La Psicologia Cognitivo-Comportamentale
Che cos'è e quali sono le caratteristiche peculiari.
La storia della psicologia cognitivo-comportamentale, non è nata come un orientamento teorico a sé, bensì ha raccolto una serie di concetti eterogenei tra loro, provenienti da approcci differenti e appartenenti a epoche storiche diverse.
L’aspetto “comportamentale” deriva dal Comportamentismo, corrente teorica sviluppata agli inizi del XX secolo dagli studiosi J.B. Watson, I.P. Pavlov, E.L. Thorndike e B.F. Skinner. Tale disciplina studiava il comportamento osservabile, ossia le risposte delle persone a determinati stimoli ambientali, e come tali risposte potevano essere modificate introducendo dei condizionamenti. Gli studi svolti in questo ambito si sono rivelati particolarmente fruttuosi nell’ambito delle fobie, portando tecniche molto efficaci per riuscire a desensibilizzare il soggetto verso una situazione o un oggetto temuti.
Invece l’aspetto “cognitivo”, derivante dalla corrente del Cognitivismo, sviluppatosi nel corso degli anni Sessanta, il suo interesse è rivolto ai processi mentali, che consentono di strutturare le esperienze, di dare loro un senso e di metterle in relazione vicendevolmente. Seguendo questa prospettiva, alla base di ogni disturbo ci sono delle distorsioni di pensiero, che generano convinzioni errate. Nel tempo tali distorsioni si trasformano in veri e propri schemi di pensiero più o meno stabili, e che portano l’individuo ad entrare in un circolo vizioso che si autoalimenta.
Ad esempio, un soggetto che sviluppa il pensiero di dover essere perfetto, credenza che magari può essere alimentata e supportata dall’ambiente circostante, tutte le volte che commette un errore, avrà la tendenza a provare e nutrire sentimenti negativi. In tale situazione sussiste una distorsione del pensiero. L’aiuto che viene dato a questa persona, con una terapia cognitivo-comportamentale, è di mettere in discussione questo modo di pensarsi e sostituirlo con altre idee, offrendo una visione positiva.

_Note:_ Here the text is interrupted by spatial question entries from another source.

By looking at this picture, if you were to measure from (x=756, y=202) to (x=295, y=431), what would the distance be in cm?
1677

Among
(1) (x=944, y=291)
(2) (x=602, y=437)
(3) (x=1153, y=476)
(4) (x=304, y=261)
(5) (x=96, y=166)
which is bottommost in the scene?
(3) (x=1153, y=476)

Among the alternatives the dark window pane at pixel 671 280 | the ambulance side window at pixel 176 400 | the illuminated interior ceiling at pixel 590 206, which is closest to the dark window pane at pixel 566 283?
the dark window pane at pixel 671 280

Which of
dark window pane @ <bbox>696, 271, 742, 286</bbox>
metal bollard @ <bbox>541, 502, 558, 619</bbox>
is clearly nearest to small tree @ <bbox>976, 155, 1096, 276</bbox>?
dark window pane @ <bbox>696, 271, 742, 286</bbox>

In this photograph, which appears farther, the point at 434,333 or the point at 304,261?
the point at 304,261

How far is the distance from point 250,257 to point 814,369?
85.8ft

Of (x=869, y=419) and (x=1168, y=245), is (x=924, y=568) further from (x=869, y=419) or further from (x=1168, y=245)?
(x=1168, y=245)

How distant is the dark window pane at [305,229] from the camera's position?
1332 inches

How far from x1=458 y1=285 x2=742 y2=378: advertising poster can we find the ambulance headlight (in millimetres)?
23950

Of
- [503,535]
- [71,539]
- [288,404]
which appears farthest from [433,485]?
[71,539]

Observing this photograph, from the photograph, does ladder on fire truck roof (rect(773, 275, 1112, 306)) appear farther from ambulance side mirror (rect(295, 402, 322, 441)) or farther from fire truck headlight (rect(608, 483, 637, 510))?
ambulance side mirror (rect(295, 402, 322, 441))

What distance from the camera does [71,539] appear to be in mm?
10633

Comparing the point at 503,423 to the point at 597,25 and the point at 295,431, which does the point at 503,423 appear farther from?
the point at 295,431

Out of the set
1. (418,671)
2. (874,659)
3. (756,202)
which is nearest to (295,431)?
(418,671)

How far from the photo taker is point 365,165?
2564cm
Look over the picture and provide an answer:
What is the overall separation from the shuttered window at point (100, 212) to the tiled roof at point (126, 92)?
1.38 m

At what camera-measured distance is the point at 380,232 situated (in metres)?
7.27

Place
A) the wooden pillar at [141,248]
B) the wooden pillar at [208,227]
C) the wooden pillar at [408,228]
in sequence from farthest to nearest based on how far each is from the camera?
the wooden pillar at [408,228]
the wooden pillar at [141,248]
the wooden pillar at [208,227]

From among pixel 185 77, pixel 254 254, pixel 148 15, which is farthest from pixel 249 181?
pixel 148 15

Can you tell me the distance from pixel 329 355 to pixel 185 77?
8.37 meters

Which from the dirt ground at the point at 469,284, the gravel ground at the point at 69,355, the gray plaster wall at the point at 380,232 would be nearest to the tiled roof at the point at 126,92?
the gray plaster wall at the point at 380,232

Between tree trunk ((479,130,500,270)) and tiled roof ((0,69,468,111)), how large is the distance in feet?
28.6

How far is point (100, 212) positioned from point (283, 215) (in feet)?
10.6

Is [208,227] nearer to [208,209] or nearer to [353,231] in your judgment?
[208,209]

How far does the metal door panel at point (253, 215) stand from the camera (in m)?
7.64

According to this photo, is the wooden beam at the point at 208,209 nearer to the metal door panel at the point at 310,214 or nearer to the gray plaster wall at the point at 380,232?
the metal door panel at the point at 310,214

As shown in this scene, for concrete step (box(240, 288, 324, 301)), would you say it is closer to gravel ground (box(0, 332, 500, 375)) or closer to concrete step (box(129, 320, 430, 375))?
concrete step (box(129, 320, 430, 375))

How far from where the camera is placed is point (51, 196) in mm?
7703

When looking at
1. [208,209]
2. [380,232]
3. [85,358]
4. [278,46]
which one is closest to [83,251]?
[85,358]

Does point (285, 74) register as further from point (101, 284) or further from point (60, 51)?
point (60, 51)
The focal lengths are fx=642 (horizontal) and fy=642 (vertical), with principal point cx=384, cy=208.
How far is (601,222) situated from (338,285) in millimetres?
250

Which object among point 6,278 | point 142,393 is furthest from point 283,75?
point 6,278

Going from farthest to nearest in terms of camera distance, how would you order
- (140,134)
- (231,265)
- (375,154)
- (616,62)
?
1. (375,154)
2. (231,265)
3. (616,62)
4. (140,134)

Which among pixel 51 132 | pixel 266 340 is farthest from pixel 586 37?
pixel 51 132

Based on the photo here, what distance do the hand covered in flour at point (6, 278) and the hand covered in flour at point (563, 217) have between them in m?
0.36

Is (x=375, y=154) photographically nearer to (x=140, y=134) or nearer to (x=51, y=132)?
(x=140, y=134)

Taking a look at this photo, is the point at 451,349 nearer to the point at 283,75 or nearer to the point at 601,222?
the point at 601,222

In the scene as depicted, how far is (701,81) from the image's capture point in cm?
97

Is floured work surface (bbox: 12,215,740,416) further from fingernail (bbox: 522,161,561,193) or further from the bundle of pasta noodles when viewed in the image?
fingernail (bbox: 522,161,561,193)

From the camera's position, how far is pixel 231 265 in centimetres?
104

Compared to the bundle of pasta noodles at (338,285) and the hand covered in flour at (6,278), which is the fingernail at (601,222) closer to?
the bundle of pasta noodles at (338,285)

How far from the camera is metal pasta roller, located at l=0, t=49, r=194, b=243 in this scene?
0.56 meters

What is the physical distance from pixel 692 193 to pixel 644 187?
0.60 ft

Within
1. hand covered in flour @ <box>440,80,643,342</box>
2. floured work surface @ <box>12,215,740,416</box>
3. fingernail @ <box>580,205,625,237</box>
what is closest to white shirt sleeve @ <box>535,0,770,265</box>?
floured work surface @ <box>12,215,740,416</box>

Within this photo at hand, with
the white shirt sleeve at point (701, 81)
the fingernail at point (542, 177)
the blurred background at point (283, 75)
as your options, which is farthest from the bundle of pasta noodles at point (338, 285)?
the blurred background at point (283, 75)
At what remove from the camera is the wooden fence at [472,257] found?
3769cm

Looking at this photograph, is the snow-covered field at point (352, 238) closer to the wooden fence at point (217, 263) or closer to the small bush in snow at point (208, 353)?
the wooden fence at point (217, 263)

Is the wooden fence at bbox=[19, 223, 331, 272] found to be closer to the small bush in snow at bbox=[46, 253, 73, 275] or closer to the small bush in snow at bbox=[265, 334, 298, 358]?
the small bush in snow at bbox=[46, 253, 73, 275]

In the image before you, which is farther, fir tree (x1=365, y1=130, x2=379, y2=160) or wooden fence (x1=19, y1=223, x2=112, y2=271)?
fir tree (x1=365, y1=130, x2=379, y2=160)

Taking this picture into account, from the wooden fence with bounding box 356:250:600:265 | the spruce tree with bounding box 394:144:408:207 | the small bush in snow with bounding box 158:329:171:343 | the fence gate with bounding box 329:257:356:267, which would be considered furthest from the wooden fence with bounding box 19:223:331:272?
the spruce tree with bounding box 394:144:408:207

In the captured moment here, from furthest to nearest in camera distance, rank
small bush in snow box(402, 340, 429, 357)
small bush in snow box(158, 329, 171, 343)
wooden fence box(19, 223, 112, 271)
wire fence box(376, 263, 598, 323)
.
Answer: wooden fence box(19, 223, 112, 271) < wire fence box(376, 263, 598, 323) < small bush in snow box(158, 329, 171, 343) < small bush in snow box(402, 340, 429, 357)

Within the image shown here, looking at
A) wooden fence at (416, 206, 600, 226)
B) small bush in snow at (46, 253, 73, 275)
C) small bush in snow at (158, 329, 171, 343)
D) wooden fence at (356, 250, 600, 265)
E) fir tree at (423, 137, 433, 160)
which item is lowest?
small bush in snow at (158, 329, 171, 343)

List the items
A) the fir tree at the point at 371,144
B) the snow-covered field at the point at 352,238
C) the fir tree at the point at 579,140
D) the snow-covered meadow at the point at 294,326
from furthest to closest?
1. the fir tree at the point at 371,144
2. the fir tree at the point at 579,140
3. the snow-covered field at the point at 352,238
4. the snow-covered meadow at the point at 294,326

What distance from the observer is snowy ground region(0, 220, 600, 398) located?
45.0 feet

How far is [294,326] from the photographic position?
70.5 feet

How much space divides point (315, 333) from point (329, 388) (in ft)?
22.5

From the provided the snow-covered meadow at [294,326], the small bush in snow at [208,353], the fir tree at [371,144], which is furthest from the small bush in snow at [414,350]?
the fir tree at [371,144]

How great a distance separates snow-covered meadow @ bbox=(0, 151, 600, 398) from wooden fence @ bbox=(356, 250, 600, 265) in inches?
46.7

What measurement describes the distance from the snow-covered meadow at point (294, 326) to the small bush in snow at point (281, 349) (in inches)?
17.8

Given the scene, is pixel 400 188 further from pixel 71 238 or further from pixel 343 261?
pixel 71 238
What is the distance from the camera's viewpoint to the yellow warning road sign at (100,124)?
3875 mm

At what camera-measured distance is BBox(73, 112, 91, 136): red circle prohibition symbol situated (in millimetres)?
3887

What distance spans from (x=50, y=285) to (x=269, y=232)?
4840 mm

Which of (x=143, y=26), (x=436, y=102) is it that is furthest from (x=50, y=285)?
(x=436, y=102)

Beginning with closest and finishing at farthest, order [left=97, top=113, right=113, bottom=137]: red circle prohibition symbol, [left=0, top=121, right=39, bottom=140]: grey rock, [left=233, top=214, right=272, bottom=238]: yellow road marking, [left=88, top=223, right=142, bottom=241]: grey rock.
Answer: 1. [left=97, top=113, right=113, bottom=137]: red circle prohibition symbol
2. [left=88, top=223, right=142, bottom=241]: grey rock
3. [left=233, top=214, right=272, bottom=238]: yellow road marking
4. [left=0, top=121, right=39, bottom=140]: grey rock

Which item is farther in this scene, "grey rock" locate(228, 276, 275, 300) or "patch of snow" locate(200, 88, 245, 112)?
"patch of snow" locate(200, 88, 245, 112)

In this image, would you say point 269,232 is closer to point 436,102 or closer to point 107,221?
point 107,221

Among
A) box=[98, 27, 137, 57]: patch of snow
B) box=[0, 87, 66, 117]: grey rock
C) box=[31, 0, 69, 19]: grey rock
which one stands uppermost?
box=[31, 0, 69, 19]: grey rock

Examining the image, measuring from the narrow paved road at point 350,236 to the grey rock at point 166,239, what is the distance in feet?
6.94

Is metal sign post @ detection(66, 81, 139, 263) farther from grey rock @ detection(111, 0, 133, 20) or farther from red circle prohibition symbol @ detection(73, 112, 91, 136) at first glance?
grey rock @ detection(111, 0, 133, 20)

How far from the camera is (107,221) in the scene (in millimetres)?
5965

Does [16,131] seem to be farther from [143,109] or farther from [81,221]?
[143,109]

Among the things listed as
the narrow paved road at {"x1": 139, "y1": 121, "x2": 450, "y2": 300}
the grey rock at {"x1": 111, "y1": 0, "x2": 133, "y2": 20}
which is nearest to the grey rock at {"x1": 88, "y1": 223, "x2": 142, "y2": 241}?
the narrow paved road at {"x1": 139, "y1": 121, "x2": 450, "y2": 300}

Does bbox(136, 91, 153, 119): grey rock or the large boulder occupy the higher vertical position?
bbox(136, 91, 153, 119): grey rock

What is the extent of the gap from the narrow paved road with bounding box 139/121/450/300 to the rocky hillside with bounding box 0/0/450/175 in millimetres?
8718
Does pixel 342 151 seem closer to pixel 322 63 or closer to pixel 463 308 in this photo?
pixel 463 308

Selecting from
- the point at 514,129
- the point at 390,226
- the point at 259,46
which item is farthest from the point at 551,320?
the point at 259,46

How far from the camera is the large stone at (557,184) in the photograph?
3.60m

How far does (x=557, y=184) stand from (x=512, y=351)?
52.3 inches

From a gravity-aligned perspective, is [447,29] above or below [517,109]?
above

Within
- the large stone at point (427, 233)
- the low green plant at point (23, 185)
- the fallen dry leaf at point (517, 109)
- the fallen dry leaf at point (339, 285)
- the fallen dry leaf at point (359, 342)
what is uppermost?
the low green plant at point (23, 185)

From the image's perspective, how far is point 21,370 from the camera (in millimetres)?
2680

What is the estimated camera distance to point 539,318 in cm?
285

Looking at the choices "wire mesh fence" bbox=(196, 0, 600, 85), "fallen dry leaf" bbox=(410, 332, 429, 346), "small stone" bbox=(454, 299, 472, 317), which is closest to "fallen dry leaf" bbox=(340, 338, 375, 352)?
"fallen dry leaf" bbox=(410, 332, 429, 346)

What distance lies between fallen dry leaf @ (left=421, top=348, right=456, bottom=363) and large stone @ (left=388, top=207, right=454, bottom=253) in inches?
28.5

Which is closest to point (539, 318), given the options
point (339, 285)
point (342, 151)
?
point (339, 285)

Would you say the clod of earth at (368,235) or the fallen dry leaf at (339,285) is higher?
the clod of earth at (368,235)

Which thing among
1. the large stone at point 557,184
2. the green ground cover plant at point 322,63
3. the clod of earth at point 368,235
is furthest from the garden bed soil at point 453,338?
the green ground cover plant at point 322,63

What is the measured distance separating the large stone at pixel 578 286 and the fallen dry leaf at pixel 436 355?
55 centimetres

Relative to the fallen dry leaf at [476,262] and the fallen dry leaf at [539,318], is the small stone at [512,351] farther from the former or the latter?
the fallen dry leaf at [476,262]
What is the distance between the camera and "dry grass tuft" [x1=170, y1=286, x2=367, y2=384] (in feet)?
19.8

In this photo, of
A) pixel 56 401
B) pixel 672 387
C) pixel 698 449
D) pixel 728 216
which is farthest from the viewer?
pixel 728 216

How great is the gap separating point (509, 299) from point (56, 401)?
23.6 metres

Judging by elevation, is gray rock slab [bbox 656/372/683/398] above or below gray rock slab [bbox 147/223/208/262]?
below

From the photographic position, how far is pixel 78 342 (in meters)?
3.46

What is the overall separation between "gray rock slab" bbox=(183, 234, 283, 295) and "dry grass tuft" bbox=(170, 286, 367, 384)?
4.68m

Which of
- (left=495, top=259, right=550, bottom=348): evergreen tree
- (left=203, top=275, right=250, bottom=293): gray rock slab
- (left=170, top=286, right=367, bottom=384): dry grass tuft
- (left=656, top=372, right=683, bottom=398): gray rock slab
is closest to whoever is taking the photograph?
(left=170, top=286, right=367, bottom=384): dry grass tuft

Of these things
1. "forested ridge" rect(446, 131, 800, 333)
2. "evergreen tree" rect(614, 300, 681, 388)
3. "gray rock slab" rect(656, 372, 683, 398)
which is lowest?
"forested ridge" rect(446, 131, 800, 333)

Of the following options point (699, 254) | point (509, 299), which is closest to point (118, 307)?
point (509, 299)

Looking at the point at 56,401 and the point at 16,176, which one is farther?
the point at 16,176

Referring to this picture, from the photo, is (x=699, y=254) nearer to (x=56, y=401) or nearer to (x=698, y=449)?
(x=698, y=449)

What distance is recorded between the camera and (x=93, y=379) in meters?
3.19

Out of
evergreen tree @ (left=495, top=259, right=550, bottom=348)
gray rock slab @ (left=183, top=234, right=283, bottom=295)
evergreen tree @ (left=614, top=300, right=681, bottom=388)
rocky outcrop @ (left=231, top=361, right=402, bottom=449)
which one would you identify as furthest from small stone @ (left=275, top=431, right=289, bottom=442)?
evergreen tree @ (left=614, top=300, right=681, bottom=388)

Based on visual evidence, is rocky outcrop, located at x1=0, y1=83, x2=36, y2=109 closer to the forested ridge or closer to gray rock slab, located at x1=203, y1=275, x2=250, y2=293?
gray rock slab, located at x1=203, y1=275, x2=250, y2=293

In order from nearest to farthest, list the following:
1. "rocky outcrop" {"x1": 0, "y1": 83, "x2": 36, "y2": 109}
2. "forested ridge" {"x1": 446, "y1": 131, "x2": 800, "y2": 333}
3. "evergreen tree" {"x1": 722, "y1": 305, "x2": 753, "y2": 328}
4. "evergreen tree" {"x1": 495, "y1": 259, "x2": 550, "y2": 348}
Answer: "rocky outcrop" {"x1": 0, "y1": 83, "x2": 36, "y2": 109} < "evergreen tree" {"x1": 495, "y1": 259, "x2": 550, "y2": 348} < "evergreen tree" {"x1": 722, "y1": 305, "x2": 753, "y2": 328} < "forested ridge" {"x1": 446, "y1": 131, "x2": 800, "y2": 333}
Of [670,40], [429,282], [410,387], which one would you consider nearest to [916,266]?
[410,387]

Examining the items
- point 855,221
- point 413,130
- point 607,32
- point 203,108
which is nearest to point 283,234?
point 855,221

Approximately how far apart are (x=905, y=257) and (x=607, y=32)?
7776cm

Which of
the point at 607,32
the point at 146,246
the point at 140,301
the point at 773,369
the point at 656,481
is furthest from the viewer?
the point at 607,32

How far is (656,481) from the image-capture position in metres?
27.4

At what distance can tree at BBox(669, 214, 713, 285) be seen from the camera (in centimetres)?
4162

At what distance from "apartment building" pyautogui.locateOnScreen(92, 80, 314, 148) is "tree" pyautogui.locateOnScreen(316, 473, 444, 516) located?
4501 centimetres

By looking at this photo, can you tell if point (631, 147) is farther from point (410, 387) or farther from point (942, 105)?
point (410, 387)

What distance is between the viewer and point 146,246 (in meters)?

In questo approccio psicologico, un altro aspetto che viene considerato è il lavoro sulle emozioni. Grazie al terapeuta, il soggetto impara a prendere confidenza con la propria sfera emotiva. Vive le emozioni, le riconosce e riesce piano piano a gestirle.
Coloro che si avvicinano alla psicologia cognitivo-comportamentale, nel tempo, riescono a costruire nuovi modelli di riferimento, di interpretazione e di comportamento. Nuovi schemi di pensiero e di comportamento che si consolidano e che offrono l’opportunità di vivere in maniera diversa.
Le caratteristiche di questo approccio sono diverse, vediamo le principali:
1) lavoro su un obiettivo specifico, il terapeuta, a seguito di una valutazione diagnostica, concorda insieme alla persona uno o più obiettivi da raggiungere, elabora una sorta di piano d’intervento;
2) collaborazione, al soggetto che si rivolge allo specialista, viene richiesto di essere attivo e collaborativo, le diverse strategie di lavoro vengono certamente proposte dal terapeuta ma in accordo con il paziente, non deve vivere passivamente la situazione, o aspettare che gli eventi accadano;
3) qui e ora, la storia pregressa del soggetto è ovviamente importante, ma il lavoro terapeutico si basa sull’elaborazione di ciò che accade nel presente;
4) flessibilità, in base alla gravità della situazione è possibile che, oltre agli incontri periodici, sia necessario integrare con un trattamento farmacologico;
5) efficacia a lungo termine, generalmente un percorso di questo tipo ha una durata che va dai 3 ai 12 mesi (dipende sempre dalla gravità della situazione), seguito un periodo di monitoraggio, dopo di che la persona è in grado di gestirsi e mantenere i nuovi schemi per lungo tempo.